:: PASSAGE TO READ ::

Chemical reactions involve the transformation of substances through the breaking and forming of bonds, resulting in new products. Every chemical reaction requires reactants, and these reactants undergo changes as they convert into products following a balanced chemical equation. The balanced equation tells you the proportion of reactants required and the amount of products formed. For example, in the reaction: \(\mathrm{CH}_4(\mathrm{g})+\mathrm{H}_2 \mathrm{O}(\mathrm{g}) \rightarrow \mathrm{CO}(\mathrm{g})+3 \mathrm{H}_2(\mathrm{g})\), one mole of \(\mathrm{CH}_4\) reacts with one mole of \(\mathrm{H}_2 \mathrm{O}\) to produce one mole of \(\mathrm{CO}\) and three moles of \(\mathrm{H}_2\). This information forms the basis for calculating the limiting reactant and determining how much product can be formed from given amounts of reactants.

:::
:: DATA ::

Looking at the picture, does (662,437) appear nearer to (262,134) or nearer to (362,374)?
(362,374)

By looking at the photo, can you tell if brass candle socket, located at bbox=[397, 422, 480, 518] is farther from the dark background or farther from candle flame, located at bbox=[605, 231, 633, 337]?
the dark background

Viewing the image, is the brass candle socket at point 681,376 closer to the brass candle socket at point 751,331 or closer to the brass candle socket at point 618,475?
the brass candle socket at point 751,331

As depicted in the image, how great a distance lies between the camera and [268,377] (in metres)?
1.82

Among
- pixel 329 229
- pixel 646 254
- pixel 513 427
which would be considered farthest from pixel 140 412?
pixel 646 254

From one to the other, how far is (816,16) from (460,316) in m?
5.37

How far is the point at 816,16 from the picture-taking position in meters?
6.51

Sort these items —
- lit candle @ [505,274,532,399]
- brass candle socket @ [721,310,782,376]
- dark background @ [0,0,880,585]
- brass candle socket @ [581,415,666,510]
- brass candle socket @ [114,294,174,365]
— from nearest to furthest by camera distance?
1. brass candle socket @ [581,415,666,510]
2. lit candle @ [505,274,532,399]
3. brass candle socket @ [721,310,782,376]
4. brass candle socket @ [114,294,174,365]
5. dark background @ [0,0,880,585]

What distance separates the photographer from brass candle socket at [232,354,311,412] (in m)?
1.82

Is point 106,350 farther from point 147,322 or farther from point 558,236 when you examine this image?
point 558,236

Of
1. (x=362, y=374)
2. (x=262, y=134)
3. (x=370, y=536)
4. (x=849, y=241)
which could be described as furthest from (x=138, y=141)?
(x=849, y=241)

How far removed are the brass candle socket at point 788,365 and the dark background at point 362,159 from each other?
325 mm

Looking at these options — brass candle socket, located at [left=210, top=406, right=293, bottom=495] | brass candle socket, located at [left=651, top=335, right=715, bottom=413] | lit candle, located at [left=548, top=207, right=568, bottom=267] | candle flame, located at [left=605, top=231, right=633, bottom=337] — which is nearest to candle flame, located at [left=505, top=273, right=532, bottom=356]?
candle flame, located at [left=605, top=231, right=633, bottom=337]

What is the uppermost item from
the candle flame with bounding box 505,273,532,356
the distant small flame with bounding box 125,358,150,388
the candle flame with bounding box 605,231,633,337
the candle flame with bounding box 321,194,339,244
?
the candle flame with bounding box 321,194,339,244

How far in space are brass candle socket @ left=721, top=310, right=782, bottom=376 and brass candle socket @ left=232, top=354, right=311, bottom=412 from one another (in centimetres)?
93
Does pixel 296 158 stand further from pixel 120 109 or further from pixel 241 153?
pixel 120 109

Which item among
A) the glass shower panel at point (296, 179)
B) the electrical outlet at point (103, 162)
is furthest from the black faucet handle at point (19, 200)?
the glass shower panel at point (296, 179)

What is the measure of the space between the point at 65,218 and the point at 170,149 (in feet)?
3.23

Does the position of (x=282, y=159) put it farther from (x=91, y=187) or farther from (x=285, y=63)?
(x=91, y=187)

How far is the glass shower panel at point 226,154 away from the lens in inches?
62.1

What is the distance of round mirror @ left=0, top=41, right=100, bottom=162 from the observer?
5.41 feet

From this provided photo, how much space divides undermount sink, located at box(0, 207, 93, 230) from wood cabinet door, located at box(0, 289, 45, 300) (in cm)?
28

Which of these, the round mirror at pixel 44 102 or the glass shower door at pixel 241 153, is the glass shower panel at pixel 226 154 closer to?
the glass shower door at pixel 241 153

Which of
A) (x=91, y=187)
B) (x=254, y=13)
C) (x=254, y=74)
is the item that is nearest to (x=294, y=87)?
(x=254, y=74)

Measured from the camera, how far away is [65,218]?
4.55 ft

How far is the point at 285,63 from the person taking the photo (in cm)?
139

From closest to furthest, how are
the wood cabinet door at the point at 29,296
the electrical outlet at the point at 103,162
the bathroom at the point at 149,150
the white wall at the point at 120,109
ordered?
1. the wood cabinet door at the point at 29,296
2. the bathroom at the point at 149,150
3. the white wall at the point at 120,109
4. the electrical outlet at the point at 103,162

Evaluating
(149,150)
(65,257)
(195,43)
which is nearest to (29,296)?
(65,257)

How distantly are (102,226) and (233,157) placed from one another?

:::

» **THE PROBLEM**: Transcribe the part of the passage on chemical reactions that begins at the words "Chemical reactions involve" and stops after "amounts of reactants.".

» **PROBLEM SOLUTION**:
Chemical reactions involve the transformation of substances through the breaking and forming of bonds, resulting in new products. Every chemical reaction requires reactants, and these reactants undergo changes as they convert into products following a balanced chemical equation. The balanced equation tells you the proportion of reactants required and the amount of products formed. For example, in the reaction: \(\mathrm{CH}_4(\mathrm{g})+\mathrm{H}_2 \mathrm{O}(\mathrm{g}) \rightarrow \mathrm{CO}(\mathrm{g})+3 \mathrm{H}_2(\mathrm{g})\), one mole of \(\mathrm{CH}_4\) reacts with one mole of \(\mathrm{H}_2 \mathrm{O}\) to produce one mole of \(\mathrm{CO}\) and three moles of \(\mathrm{H}_2\). This information forms the basis for calculating the limiting reactant and determining how much product can be formed from given amounts of reactants.